- _TEXT_
....
Aside from Huawei, the biggest draw to the event is Samsung, which confirmed on Wednesday that it still plans to attend MWC for now. But as other companies watch the situation develop, they are opting to downgrade their presence at the conference.
Shenzhen-based ZTE, which makes smartphones and wireless networking equipment, has already cancelled its MWC press conference, though it says it will still send a delegation to Barcelona.
It is understood that Xiaomi has decided not to bring Chinese press to the conference at all. The company told Bloomberg that it was sending its delegates to Barcelona “as soon as possible” and will make necessary adjustments accordingly.
Chinese phone manufacturer Oppo said it is proceeding with MWC as planned, taking “all precautions to ensure the safety of its staff, media and partners”. It is not clear what such precautions could be.
Thomas Husson, an analyst at Forrester, estimates that around 6,000 to 7,000 attendees from Chinese companies could already have dropped out of attending the conference so far – a noticeable fall, but not necessarily a disaster for a conference that expects to draw over 109,000 attendees.
....
- _GIVEN MATERIAL_
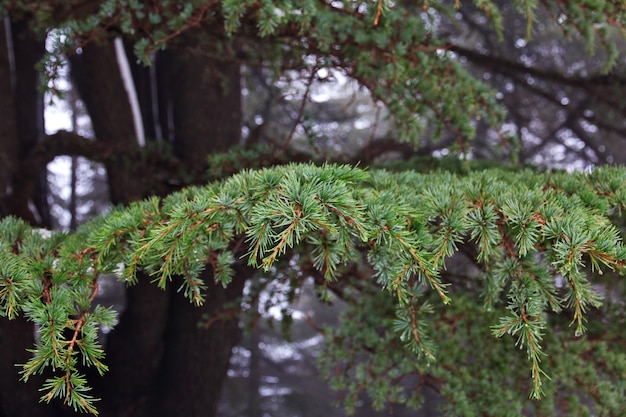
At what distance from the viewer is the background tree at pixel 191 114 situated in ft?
6.63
....
- _THE TASKS_
1. Answer these questions from the text on MWC attendance, one line each:
(a) Which company has canceled its MWC press conference but will still send a delegation to Barcelona?
(b) Whom does Oppo say its precautions are meant to keep safe?
(c) How many attendees is the conference expected to draw?
2. According to the text on MWC attendance, why is the loss of Chinese attendees not necessarily a disaster for the conference?

- _ANSWERS IN ORDER_
1.
(a) ZTE
(b) Its staff, media and partners
(c) Over 109,000

2. Thomas Husson estimates that around 6,000 to 7,000 attendees from Chinese companies may have dropped out. That is a noticeable fall, but the conference expects to draw over 109,000 attendees.